**Document passage**
— Start —

We prototyped per-ASN granular forecasting (one model per ISP/AS) per Saha et al. WebSci 2025. Of 168 ASN-tagged ASs in our evidence corpus, only 6 had ≥30 measurement days — and only 1 had enough class variance to train. The data isn't there yet. Filing this as a probe-network expansion priority instead.
#methodology#ml#forecast#per-asn#data-density#honest-not-yet - 2026-05-21
Stealth blackout detector: 458 candidate days where BGP held but the data plane didn't
Aryapour 2025 (arXiv 2507.14183) showed Iran can run a "stealth blackout" — keep BGP routes UP while throttling DNS/HTTP/HTTPS. Invisible to BGP-based IODA. We built a heuristic detector: ping-slash24 critical alerts ≥ 5 AND BGP relatively stable AND OONI blocking/interference corroboration. Found 458 candidate country-days (149 strong) — all already in our incidents table but with empty mechanism fields. The detector lets us back-classify opaque "Internet disruption" incidents as stealth-blackout-flavored.
#methodology#detection#stealth-blackout#iran#ioda#aryapour - 2026-05-21
Atlas Score v2: base-rate weighting promotes chronic blockers (CN, RU, KP).
v1 of the score rewarded change over level — Russia/China/North Korea scored as B- because nothing was actively changing. v2 weights 50% structural baseline (12-month censorship-weighted incidents + tier floor) and only 20% recent forecast. Result: CN +33pts, RU +24pts, KP +32pts. Iran moves to #1 at F grade. v2 is experimental at /v1/atlas/score-v2; v1 remains the default until grade bands are tuned.

— End —

**What is asked**
- A) In the notes on internet censorship measurement, how many candidate country-days did the stealth blackout detector find?
- B) From the notes on internet censorship measurement, extract everything from "v1 of the score" down to "bands are tuned.", word for word.

**Recorded information**

— Start —

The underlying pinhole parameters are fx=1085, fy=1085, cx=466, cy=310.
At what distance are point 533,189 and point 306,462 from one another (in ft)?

— End —

**Responses to the tasks**
- A) 458 candidate country-days, 149 of them strong.

- B)
v1 of the score rewarded change over level — Russia/China/North Korea scored as B- because nothing was actively changing. v2 weights 50% structural baseline (12-month censorship-weighted incidents + tier floor) and only 20% recent forecast. Result: CN +33pts, RU +24pts, KP +32pts. Iran moves to #1 at F grade. v2 is experimental at /v1/atlas/score-v2; v1 remains the default until grade bands are tuned.